-- TASK GOAL --
The response must match the data below exactly, line for line.

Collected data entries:

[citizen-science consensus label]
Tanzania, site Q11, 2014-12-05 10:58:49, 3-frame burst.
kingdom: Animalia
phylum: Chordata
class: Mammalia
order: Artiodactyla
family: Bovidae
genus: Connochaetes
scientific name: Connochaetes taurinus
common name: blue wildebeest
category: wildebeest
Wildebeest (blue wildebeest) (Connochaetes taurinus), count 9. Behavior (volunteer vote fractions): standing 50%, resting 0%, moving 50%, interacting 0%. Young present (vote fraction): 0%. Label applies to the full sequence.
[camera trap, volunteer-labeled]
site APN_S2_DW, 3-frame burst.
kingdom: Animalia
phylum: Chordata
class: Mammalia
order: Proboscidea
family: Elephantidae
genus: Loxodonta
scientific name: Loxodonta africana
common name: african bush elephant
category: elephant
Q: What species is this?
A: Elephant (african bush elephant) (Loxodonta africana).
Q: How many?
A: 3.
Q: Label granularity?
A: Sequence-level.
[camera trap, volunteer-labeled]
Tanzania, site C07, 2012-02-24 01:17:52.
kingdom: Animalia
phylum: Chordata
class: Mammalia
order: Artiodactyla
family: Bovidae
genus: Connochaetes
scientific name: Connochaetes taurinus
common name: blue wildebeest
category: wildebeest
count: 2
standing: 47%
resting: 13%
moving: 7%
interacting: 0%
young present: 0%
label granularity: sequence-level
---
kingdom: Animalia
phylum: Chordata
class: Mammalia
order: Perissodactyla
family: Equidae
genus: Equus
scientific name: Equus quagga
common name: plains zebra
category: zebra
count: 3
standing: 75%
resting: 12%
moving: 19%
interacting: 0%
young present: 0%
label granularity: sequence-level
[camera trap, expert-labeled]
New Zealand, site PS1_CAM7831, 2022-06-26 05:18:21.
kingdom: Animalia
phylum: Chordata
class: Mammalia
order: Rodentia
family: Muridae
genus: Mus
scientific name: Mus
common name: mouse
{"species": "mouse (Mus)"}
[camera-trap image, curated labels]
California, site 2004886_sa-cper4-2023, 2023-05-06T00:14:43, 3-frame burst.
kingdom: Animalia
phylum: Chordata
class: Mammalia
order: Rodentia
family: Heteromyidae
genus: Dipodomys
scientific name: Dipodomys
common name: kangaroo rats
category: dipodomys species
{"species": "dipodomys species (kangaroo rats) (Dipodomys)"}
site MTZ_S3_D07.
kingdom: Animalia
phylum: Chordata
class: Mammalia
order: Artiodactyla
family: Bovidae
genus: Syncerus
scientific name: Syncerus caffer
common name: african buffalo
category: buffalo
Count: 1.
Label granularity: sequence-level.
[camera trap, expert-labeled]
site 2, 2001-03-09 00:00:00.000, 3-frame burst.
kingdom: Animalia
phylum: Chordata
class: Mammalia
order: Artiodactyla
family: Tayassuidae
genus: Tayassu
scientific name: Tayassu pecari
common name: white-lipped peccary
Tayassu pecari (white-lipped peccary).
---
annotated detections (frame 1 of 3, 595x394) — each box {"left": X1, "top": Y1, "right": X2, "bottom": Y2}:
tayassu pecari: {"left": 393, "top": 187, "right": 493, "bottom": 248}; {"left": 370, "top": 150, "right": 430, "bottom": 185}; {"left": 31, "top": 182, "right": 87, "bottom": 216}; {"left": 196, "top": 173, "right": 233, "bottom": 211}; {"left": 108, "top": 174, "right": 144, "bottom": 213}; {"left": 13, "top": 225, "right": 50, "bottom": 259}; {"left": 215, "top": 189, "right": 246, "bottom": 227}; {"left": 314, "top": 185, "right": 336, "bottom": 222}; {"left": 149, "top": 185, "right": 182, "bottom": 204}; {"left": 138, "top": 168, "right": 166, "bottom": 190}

-- ANSWER SPACE --
[citizen-science consensus label]
Tanzania, site Q11, 2014-12-05 10:58:49, 3-frame burst.
kingdom: Animalia
phylum: Chordata
class: Mammalia
order: Artiodactyla
family: Bovidae
genus: Connochaetes
scientific name: Connochaetes taurinus
common name: blue wildebeest
category: wildebeest
Wildebeest (blue wildebeest) (Connochaetes taurinus), count 9. Behavior (volunteer vote fractions): standing 50%, resting 0%, moving 50%, interacting 0%. Young present (vote fraction): 0%. Label applies to the full sequence.
[camera trap, volunteer-labeled]
site APN_S2_DW, 3-frame burst.
kingdom: Animalia
phylum: Chordata
class: Mammalia
order: Proboscidea
family: Elephantidae
genus: Loxodonta
scientific name: Loxodonta africana
common name: african bush elephant
category: elephant
Q: What species is this?
A: Elephant (african bush elephant) (Loxodonta africana).
Q: How many?
A: 3.
Q: Label granularity?
A: Sequence-level.
[camera trap, volunteer-labeled]
Tanzania, site C07, 2012-02-24 01:17:52.
kingdom: Animalia
phylum: Chordata
class: Mammalia
order: Artiodactyla
family: Bovidae
genus: Connochaetes
scientific name: Connochaetes taurinus
common name: blue wildebeest
category: wildebeest
count: 2
standing: 47%
resting: 13%
moving: 7%
interacting: 0%
young present: 0%
label granularity: sequence-level
---
kingdom: Animalia
phylum: Chordata
class: Mammalia
order: Perissodactyla
family: Equidae
genus: Equus
scientific name: Equus quagga
common name: plains zebra
category: zebra
count: 3
standing: 75%
resting: 12%
moving: 19%
interacting: 0%
young present: 0%
label granularity: sequence-level
[camera trap, expert-labeled]
New Zealand, site PS1_CAM7831, 2022-06-26 05:18:21.
kingdom: Animalia
phylum: Chordata
class: Mammalia
order: Rodentia
family: Muridae
genus: Mus
scientific name: Mus
common name: mouse
{"species": "mouse (Mus)"}
[camera-trap image, curated labels]
California, site 2004886_sa-cper4-2023, 2023-05-06T00:14:43, 3-frame burst.
kingdom: Animalia
phylum: Chordata
class: Mammalia
order: Rodentia
family: Heteromyidae
genus: Dipodomys
scientific name: Dipodomys
common name: kangaroo rats
category: dipodomys species
{"species": "dipodomys species (kangaroo rats) (Dipodomys)"}
site MTZ_S3_D07.
kingdom: Animalia
phylum: Chordata
class: Mammalia
order: Artiodactyla
family: Bovidae
genus: Syncerus
scientific name: Syncerus caffer
common name: african buffalo
category: buffalo
Count: 1.
Label granularity: sequence-level.
[camera trap, expert-labeled]
site 2, 2001-03-09 00:00:00.000, 3-frame burst.
kingdom: Animalia
phylum: Chordata
class: Mammalia
order: Artiodactyla
family: Tayassuidae
genus: Tayassu
scientific name: Tayassu pecari
common name: white-lipped peccary
Tayassu pecari (white-lipped peccary).
---
annotated detections (frame 1 of 3, 595x394) — each box {"left": X1, "top": Y1, "right": X2, "bottom": Y2}:
tayassu pecari: {"left": 393, "top": 187, "right": 493, "bottom": 248}; {"left": 370, "top": 150, "right": 430, "bottom": 185}; {"left": 31, "top": 182, "right": 87, "bottom": 216}; {"left": 196, "top": 173, "right": 233, "bottom": 211}; {"left": 108, "top": 174, "right": 144, "bottom": 213}; {"left": 13, "top": 225, "right": 50, "bottom": 259}; {"left": 215, "top": 189, "right": 246, "bottom": 227}; {"left": 314, "top": 185, "right": 336, "bottom": 222}; {"left": 149, "top": 185, "right": 182, "bottom": 204}; {"left": 138, "top": 168, "right": 166, "bottom": 190}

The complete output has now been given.